A Nice Long Rest

January ushers in the New Year, but first it takes a nice long rest. It looks at the new resolutions and chuckles. It knows we are all playing possum now that the holidays are over and have done us in. We owe money, we gained weight and now we watch the weather forecasts as if they were our main entertainment.

I look out the window. My neighbor across the street still turns his Christmas lights on every night. They are starkly beautiful now, deer grazing in the yard and all of his bushes outlined in a glorious twinkle.

I go to the store and get some towels on sale. I eat fabulous chocolates knowing I will have to diet at some point. But not now.

I get my first income tax information. I put it in my shabby lavender file. It will be weeks before I look at it again.

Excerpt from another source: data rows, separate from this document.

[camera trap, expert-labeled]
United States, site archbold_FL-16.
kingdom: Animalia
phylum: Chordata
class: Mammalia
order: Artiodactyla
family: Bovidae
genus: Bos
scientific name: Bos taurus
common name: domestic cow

I buy some salad ingredients and slowly put them together for the next day. I eat them for lunch and wake up in the night with heartburn. I was overzealous about their consumption and now I pay the piper. I make a mess trying to find heartburn medication. I find it, but not before getting thing turned upside down.

I watch the Jeopardy Game of Champions. I sit and do nothing for hours. I have no wish to stir around.

All of this is God paying us back for what we have done to Christmas.

God is who we forget we are. Thank God, He gets the joke. He saves his power for his grand gestures of love.

I have received several of them in my lifetime and many of them I have missed. He knows nothing can be done by the mind.

The heart ends up inheriting all of our mental work, leaving the mind blank as mine is as I write this.

Somebody start the first chorus of Cumbayah. It’s time for some music.

2 Comments

  1. Someone’s wondering, Lord, kumbaya,
    oh Lord, come by here.

    *

    Vicki, thank you for this article.

    Sometimes (well, too many times), I find myself eating more than I need to, reading what you have written made me wonder just as eating too much food increases my body weight, perhaps, dwelling on so many negative past memories also increases the weight of mental suffering— as though the mind ever heavier.